Lake Winfield Scott, lake with a beach. site #7 has a small creek running behind it. no running water or electricty but has water available in a few locations


----------



## Longstreet1 (Aug 12, 2011)

Coopers Creek is up that way


----------



## stu454 (Aug 13, 2011)

There are several great spots off of Corbin Creek Road in the Swallow Creek WMA.


----------



## Semi-Pro (Aug 14, 2011)

wildcat creek= rock slide for kids+fishing


----------



## noslofivoh (Aug 31, 2011)

Where exactly is wildcat creek? I may have to look into this.


----------



## stu454 (Sep 1, 2011)

noslofivoh said:


> Where exactly is wildcat creek? I may have to look into this.



The two organized campgrounds are off of forest service road 26-1.  The turn is south of the Lake Burton Fish Hatchery on GA 197.  On the map below, US 441 south of Tallulah Falls is on the right.  US 76 between Clayton and Hiawassee is near the top.  Wildcat 1 and 2 are to the left of GA 197.

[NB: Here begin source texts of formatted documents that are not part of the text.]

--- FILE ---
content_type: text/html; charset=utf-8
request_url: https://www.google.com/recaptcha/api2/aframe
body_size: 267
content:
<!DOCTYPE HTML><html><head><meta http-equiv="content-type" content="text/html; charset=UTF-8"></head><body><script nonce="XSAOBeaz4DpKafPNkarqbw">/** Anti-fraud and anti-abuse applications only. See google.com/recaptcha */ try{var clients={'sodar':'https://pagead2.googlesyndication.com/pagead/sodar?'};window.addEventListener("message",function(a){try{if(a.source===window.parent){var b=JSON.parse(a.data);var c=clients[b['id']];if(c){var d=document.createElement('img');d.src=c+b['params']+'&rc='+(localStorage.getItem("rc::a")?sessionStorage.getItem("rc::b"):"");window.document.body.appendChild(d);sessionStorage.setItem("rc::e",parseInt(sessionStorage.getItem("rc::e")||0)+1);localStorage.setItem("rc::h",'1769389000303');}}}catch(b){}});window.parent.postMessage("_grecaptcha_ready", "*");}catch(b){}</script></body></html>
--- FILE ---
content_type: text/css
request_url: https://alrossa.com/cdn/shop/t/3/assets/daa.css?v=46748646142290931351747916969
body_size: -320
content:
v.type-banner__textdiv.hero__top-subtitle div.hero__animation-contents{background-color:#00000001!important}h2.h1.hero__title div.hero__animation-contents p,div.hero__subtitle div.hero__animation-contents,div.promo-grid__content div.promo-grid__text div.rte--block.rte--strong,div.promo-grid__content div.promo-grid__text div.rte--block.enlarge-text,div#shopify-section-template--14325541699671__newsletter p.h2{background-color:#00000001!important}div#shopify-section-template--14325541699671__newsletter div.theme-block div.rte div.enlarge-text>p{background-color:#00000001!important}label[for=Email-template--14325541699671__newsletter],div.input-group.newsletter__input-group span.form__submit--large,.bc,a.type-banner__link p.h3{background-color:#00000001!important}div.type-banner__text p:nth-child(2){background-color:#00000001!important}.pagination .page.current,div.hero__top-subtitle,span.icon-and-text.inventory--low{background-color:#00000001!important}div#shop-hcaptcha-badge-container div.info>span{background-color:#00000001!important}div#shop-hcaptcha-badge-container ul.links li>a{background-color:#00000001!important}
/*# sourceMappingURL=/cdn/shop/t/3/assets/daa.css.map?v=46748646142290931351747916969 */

I haven't been there, but it sounds great.  I may check it out in a few weeks.  We might take the boy up there next Spring when he turns 3.  He might like playing in the creek.


----------



## Semi-Pro (Sep 2, 2011)

I remember going when i was little, it was nice, good fishing, swimming, i know there was some storm damage, don't know how severe, but i am planning on going in a few weeks. You can also find info on the Chattahoochee national forest website


----------